Falmouth mayor hails contribution of Chinese community
Chairman of the Trelawny Municipal Corporation (TMC) and mayor of Falmouth, Councillor Collen Gager, has lauded members of the local Chinese community for their contribution to the commercial and social development of the town of Falmouth.
He said that much of the commercial and charitable activities of Chinese entrepreneurs in Falmouth over the past century has had significant and lasting impact on the town’s economy and the parish.
Mayor Gager was speaking at the recent monthly meeting of the TMC, where a member of the Chinese community, Joy Chin-See Livingstone, presented the corporation with an archival ‘Red Box’ containing a universal serial bus (USB) with documents and photographs chronicling the role the Chinese families played in the economic development of Falmouth between 1900 and 2000.
A plaque memorialising the presence of the Chinese in Falmouth and their commercial activities was also unveiled at the Falmouth courthouse building earlier.
Mayor Gager thanked Chin-See Livingstone for the gift.

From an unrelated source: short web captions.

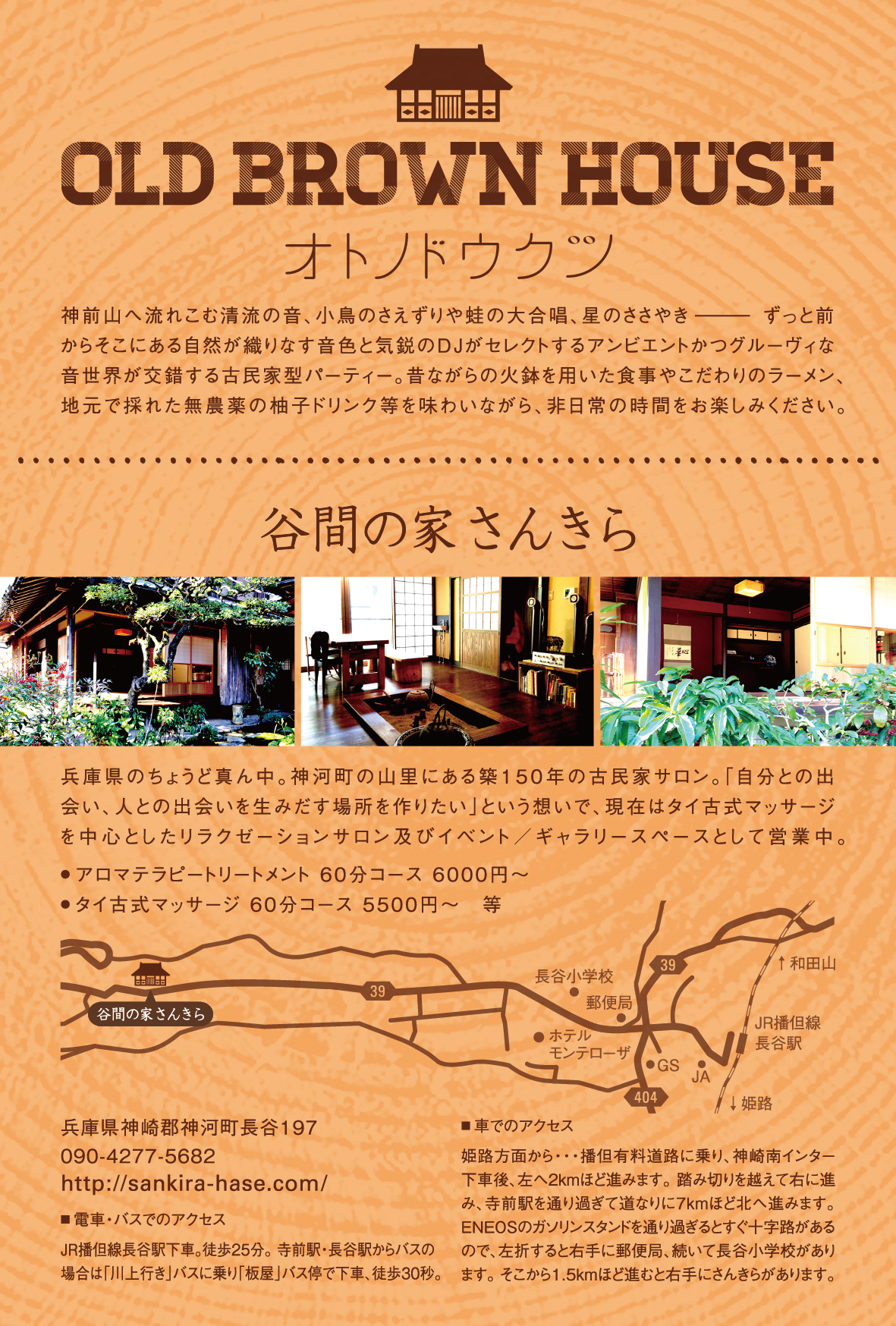 OLD BROWN HOUSE オトノドウクツ 140222フライヤー裏面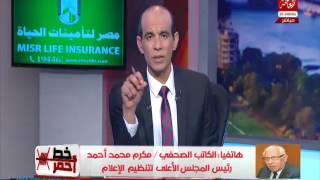 مكرم محمد أحمد: الأعلى للإعلام يدرس نقاط التماس بين الهيئات الإعلامية.. فيديو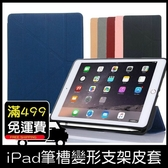 筆槽變形金剛 防摔殼 新 iPad Mini5 Pro 11吋 10.5吋 Air3 10.2吋 保護套 保護殼 支架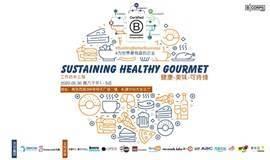 上海工作坊 | 饮食与健康新定义 健康美味可持续 来自食品饮料行业的行动和展望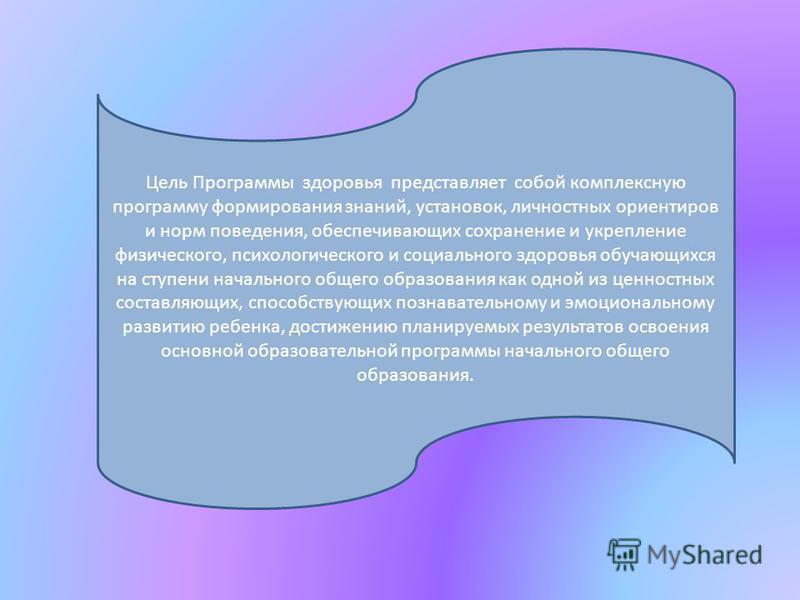 Цель Программы здоровья представляет собой комплексную программу формирования знаний, установок, личностных ориентиров и норм поведения, обеспечивающих сохранение и укрепление физического, психологического и социального здоровья обучающихся на ступен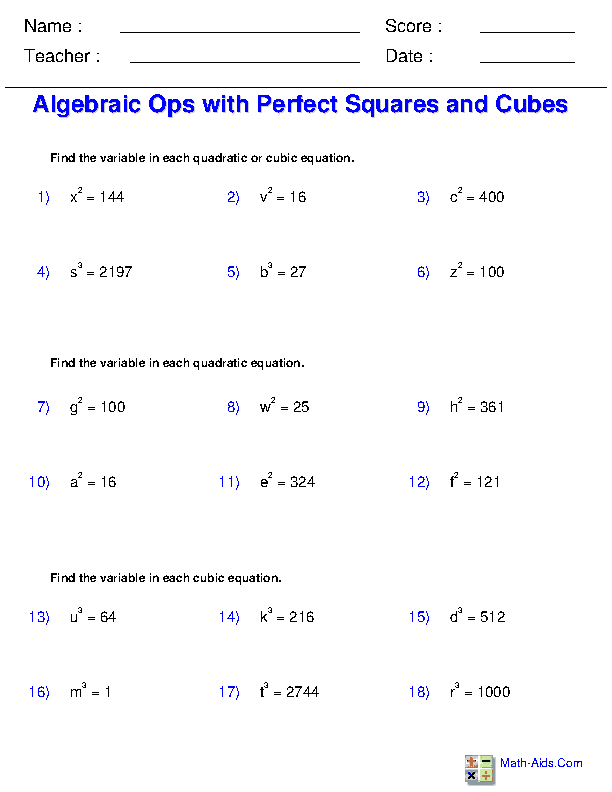Solving Radical Equations Worksheets Ani exponents – Algebra Equation Worksheets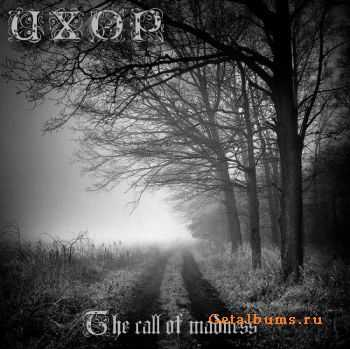 ���� - The Call Of Madness (EP) (2011)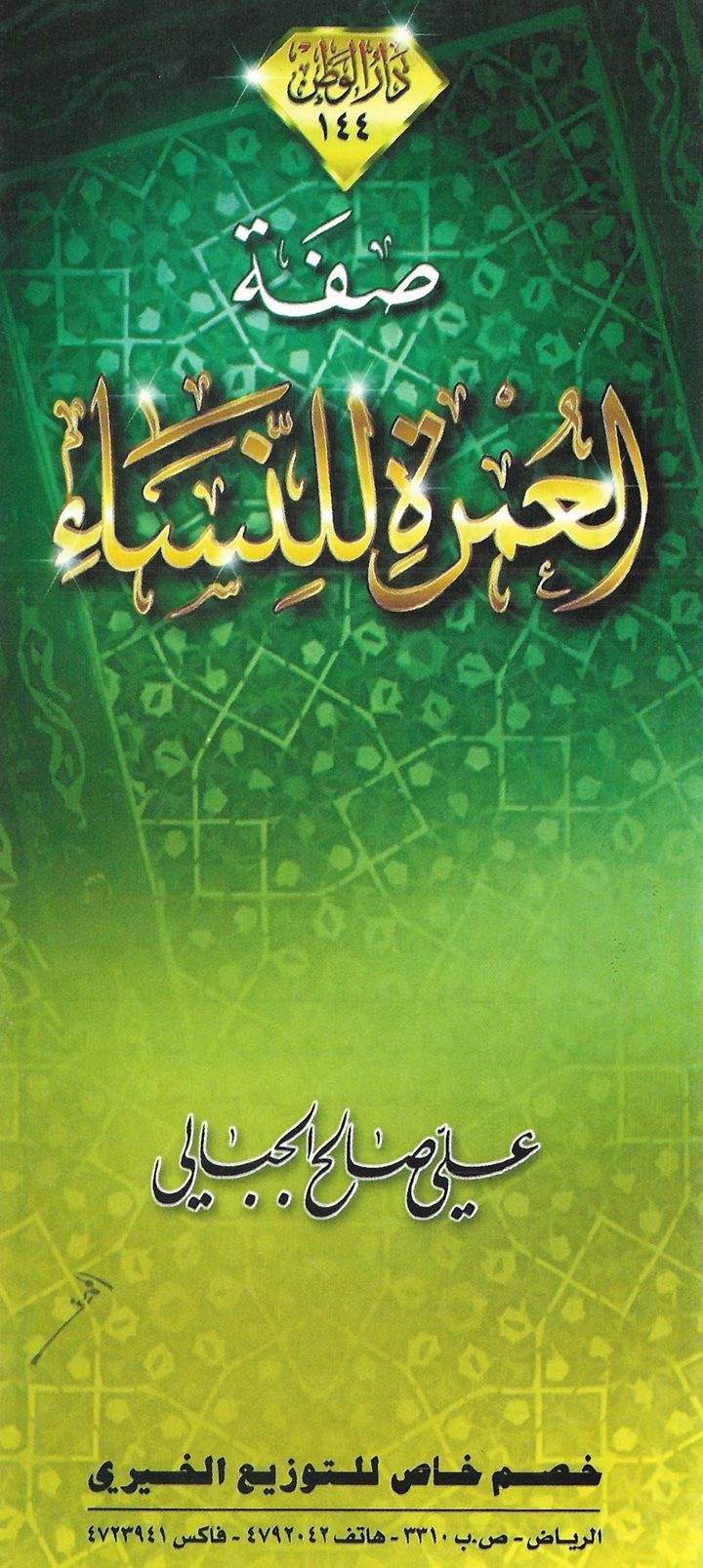 صفة العمرة للنّساء (علي صالح الجبالي – دار الوطن)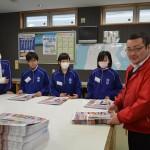 職場体験 宝神中学校 女子作成ホームページ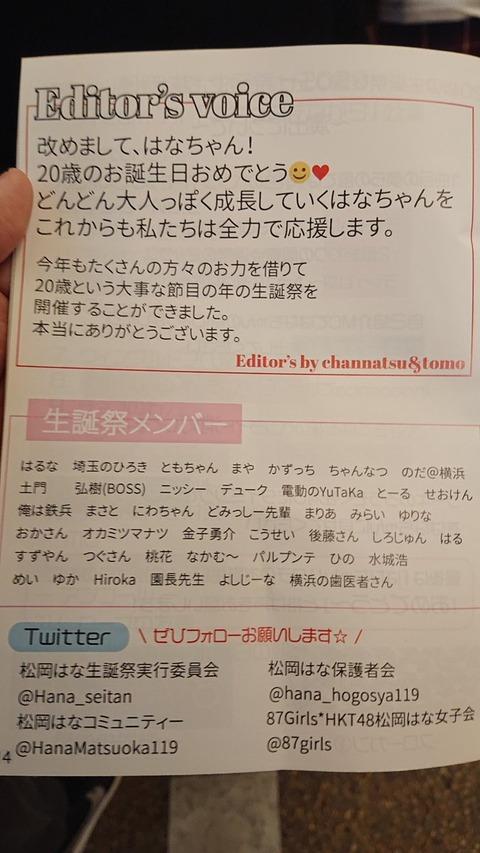 【HKT48】松岡はな生誕委員、フライヤーに名前を載せられて泣く「僕は正直言って名前は書かれて欲しくなかったです」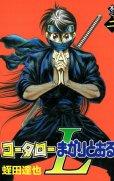 コータローまかりとおるL、単行本2巻です。マンガの作者は、蛭田達也です。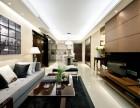 福州中宅设计丨90平米港式简约风格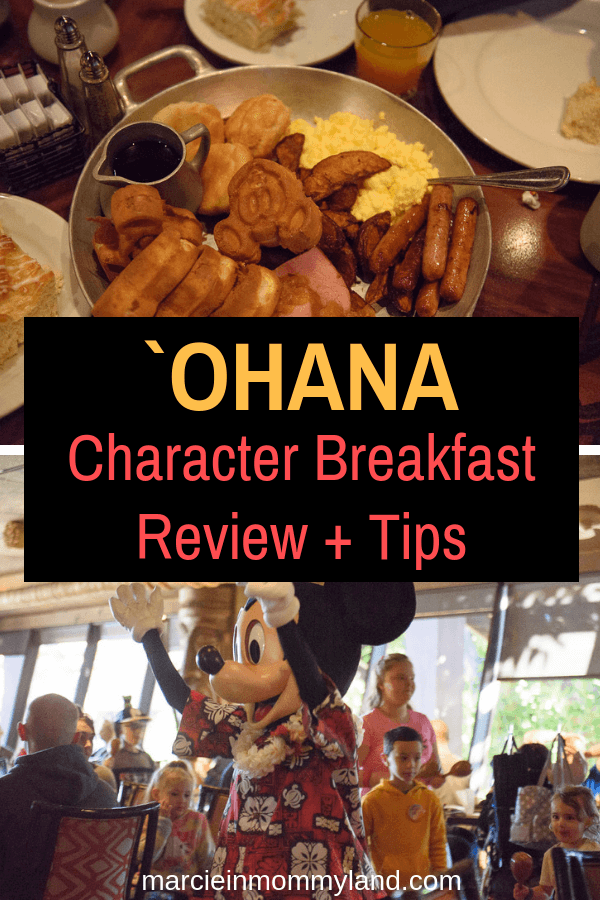 Do your kids love Lilo & Stitch? See why the Ohana character breakfast is one of the top breakfasts at Walt Disney World and get tips for maximizing your experience. Click to read more or pin to save for later. www.marcieinmommyland.com #ohana #characterdining #liloandstitch #ohanacharacterbreakfast #waltdisneyworld #disney #disneyworld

“When we shall have left this place, the information should be left [for successive generations] to have access … and when the rain, dust and moth destroy what is on display in the mayor’s parlour and walls of the courthouse, the material in the Red Box can be used to reproduce what we have,” he noted.
For her part, Chin-See Livingstone explained the gift was a compendium of the commercial and social investments made by members of the Chinese community in the capital town and surrounding areas for over a century.
She said the occasion also marked the launch of a plan to preserve her family’s legacy over the next 500 years.
Speaking of the contributions of her family, Chin-See Livingstone said they are responsible for establishing several businesses that have helped to fashion the commercial landscape of not just Falmouth, but the parish by extension.
These include soya sauce, pepper and aluminium pot manufacturing enterprises in the Martha Brae/Hague area.
The Red Box also contained the names of supermarkets, haberdasheries, and dry goods stores, some of which are still providing employment for families in the town and surrounding areas.
The Chin-Sees were among indentured workers who came to Jamaica between 1854 (circa) and 1970 and established a mercantile industry in the townships where they resided.
Chin-See Livingstone, who is Jamaica-born and educated, currently resides in Canada and is a regular visitor to Falmouth.
She made a similar presentation to the Trelawny Parish Library.